Ahhh, Capão da Canoa, meu primeiro mar, primeiros 'jacatés,' primeiras planondas, primeiro boliche, o Meu Pontinho (ainda existe? ), o chalé perto do mínimo-golfe, na Sepé ( soube que agora é pátio de edifício) , o apê na Guaraci, tão pertinho do mar, do centro, o Baronda. Décadas de verões, de fins de semana de todas as estações, carro cheio, com filhos, amigos dos filhos, rancho, livros, som, tevê, cachorro. Capão, rota de fuga quando o estresse pegava. Agora, tão longe, ver fotos da Capão atual, mesmo tão modificada, a nostalgia bate forte. Será que ainda pisarei em suas areias, caminhando até Araçá ou à plataforma de Atlântida?Obrigada pela postagem. Resgataste pedaços bons de saudade.

Marisa disse...

Pô, muitooo obrigada pelas novas fotos. A pracinha frente à igreja continua igual.
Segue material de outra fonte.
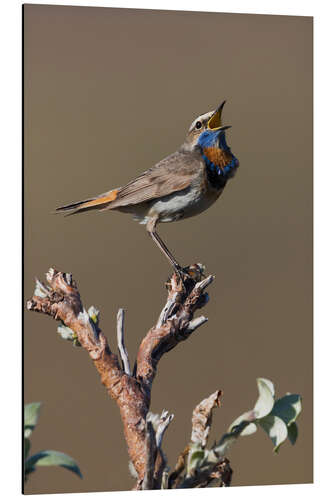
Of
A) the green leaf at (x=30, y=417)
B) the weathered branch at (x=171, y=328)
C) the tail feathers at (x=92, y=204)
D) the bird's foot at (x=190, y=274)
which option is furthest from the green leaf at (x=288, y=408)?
the tail feathers at (x=92, y=204)

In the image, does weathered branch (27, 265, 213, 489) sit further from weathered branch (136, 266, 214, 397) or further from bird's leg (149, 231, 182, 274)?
bird's leg (149, 231, 182, 274)

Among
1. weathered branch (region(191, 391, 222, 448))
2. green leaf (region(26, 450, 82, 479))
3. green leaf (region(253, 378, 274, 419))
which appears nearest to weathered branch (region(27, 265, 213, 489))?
weathered branch (region(191, 391, 222, 448))

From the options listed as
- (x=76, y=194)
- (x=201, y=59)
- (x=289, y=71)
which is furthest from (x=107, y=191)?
(x=289, y=71)

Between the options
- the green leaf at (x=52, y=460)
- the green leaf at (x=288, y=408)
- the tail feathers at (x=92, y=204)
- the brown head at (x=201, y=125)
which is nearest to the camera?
the green leaf at (x=52, y=460)

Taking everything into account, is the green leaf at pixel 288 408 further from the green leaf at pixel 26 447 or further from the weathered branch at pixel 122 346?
the green leaf at pixel 26 447

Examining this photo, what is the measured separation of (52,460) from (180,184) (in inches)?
48.2

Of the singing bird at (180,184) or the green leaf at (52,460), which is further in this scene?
the singing bird at (180,184)

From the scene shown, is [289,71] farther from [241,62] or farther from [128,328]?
[128,328]

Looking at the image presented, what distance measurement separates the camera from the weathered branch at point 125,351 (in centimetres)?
369

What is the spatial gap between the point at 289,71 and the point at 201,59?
16.1 inches

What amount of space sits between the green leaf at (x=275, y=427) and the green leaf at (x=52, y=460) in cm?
73

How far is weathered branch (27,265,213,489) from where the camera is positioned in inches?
145

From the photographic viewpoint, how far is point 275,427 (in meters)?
3.80

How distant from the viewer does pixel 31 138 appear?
3.85 metres
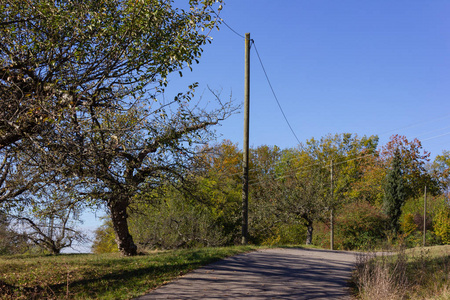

Aquele pequeno edifício, horizontal, frente a alto prédio, é onde a família da eterna miss Universo, Yeda Maria Vargas, tinha um apartamento. Perto dali, ficava a casa de João Goulart e de Brizola. Querem, tu e tua bela, descansar e curtir Capão? Peguem o carro, num fim de semana, que se antecipa bonito, no outono, inverno ou primavera. Garanto que caminharão até Araçá. É exato um quilômetro, desde a Guaraci, duas quadras antes do centrão. E a cervejinha com peixinho frito, depois, terão outro sabor. Capão é para desfrutar fora da temporada e de feriadões.